METHODS: Data were collected in 2020 using a snowball sampling method. Self-administered questionnaires were delivered to a total of 212 adult NK refugee women (19 years or older) in South Korea, and 187 cases with complete data for major variables of the present study were analyzed. We conducted a logistic regression analysis to predict MHSU in the previous 12 months from the Andersen model (i.e., predisposing – enabling – need factors). Predisposing factors consisted of age, education level, and duration of stay in South Korea. Enabling factors consisted of income, employment status, receipt of public assistance including medical care, and household debt. Need factors included levels of depression, suicidal ideation severity, and perceived need for mental health service by significant others. The significance level (alpha) was set at 0.1 due to small sample size and the exploratory nature of this study.

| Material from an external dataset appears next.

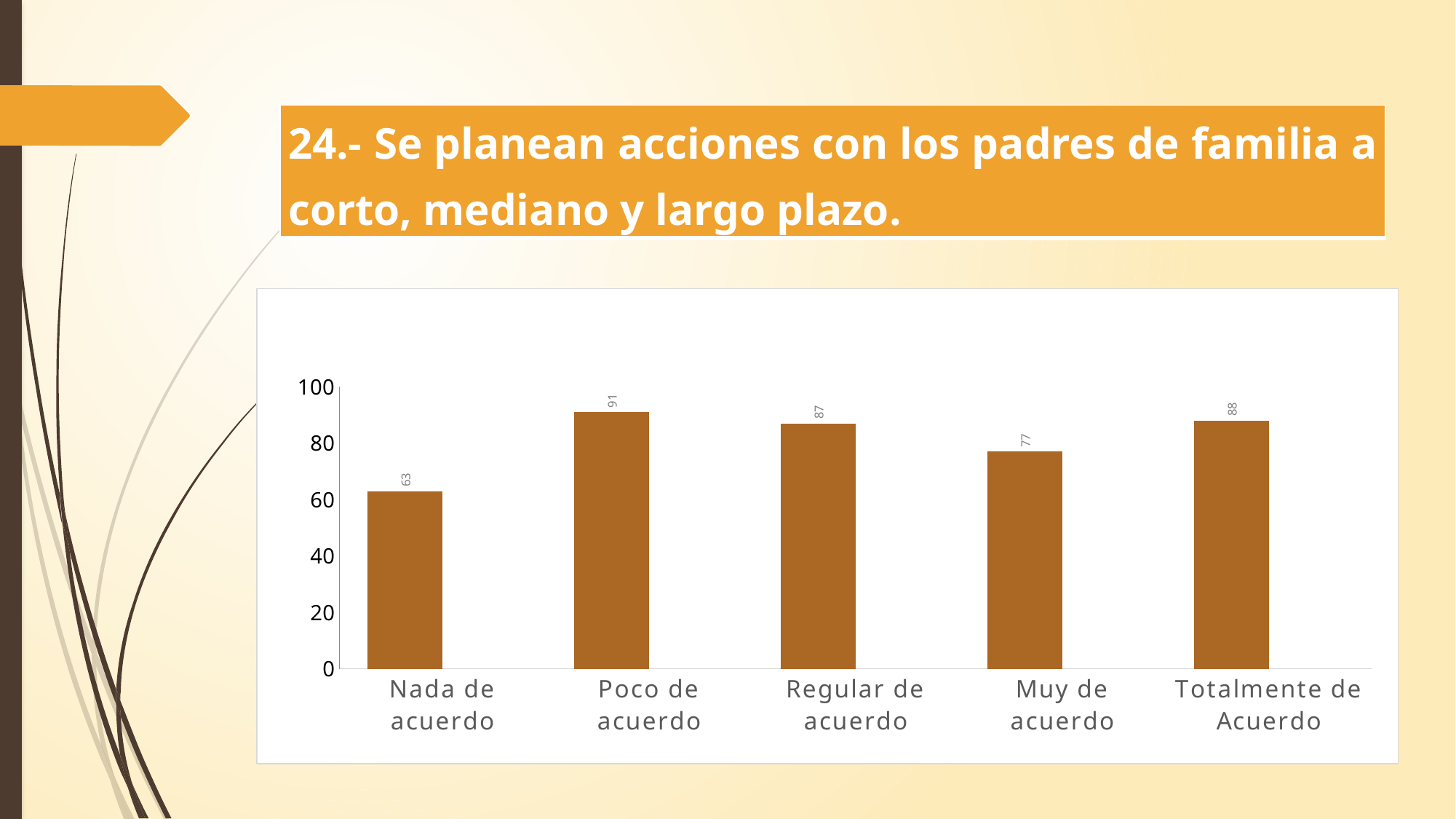
How many categories are shown on the x axis? 5 What kind of chart is shown on the slide? Bar chart Is the value for "Muy de acuerdo" greater or less than 80? less Which category has the lowest value? Nada de acuerdo What is the value for "Nada de acuerdo"? 63 What is the value for "Poco de acuerdo"? 91 What is the value for "Totalmente de Acuerdo"? 88 What is the value for "Muy de acuerdo"? 77 What is the difference between the values for "Poco de acuerdo" and "Nada de acuerdo"? 28 What is the title text shown above the chart? 24.- Se planean acciones con los padres de familia a corto, mediano y largo plazo. Which category has the highest value? Poco de acuerdo Which is larger, the value for "Regular de acuerdo" or the value for "Muy de acuerdo"? Regular de acuerdo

RESULTS: Approximately 27% of NK refugee women in this sample received mental health services in the past 12 months. Results from logistic regression showed that the higher the education level, the greater the odds of MHSU (OR = 1.63, p = .07) amongst the pre-disposing factors. As for enabling factors, receipt of public assistance significantly increased the odds of MHSU (OR = 2.29, p = .08). As for need factors, the odds of MHSU also significantly increased as level of depression (OR = 1.12, p = .001) and suicidal ideation severity (OR = 1.55, p = .001) increased. More importantly, the odds of MHSU were significantly greater among those who were encouraged to receive mental health service by their significant others (OR = 9.82, p < .001).
CONCLUSIONS AND IMPLICATIONS: It is imperative that NK refugee women seek necessary help and receive mental health service in order to prevent mental health disorders. Findings of the present study demonstrated that probabilities of MHSU significantly increased as levels of education and psychological symptoms (e.g., depression and suicidal ideation severity) increased. In addition, recipients of public assistance programs showed a significantly higher chance of receiving mental health services. Considering that public assistance programs also cover medical costs, NK refugee women’s access to mental health services can be facilitated by reducing or covering the cost. Finally, the encouragement by their significant others to receive proper mental health services had a pivotal role in MHSU. Uncertainty about their mental health status may become apparent when their significant others tell them to seek help, which can eventually facilitate their action.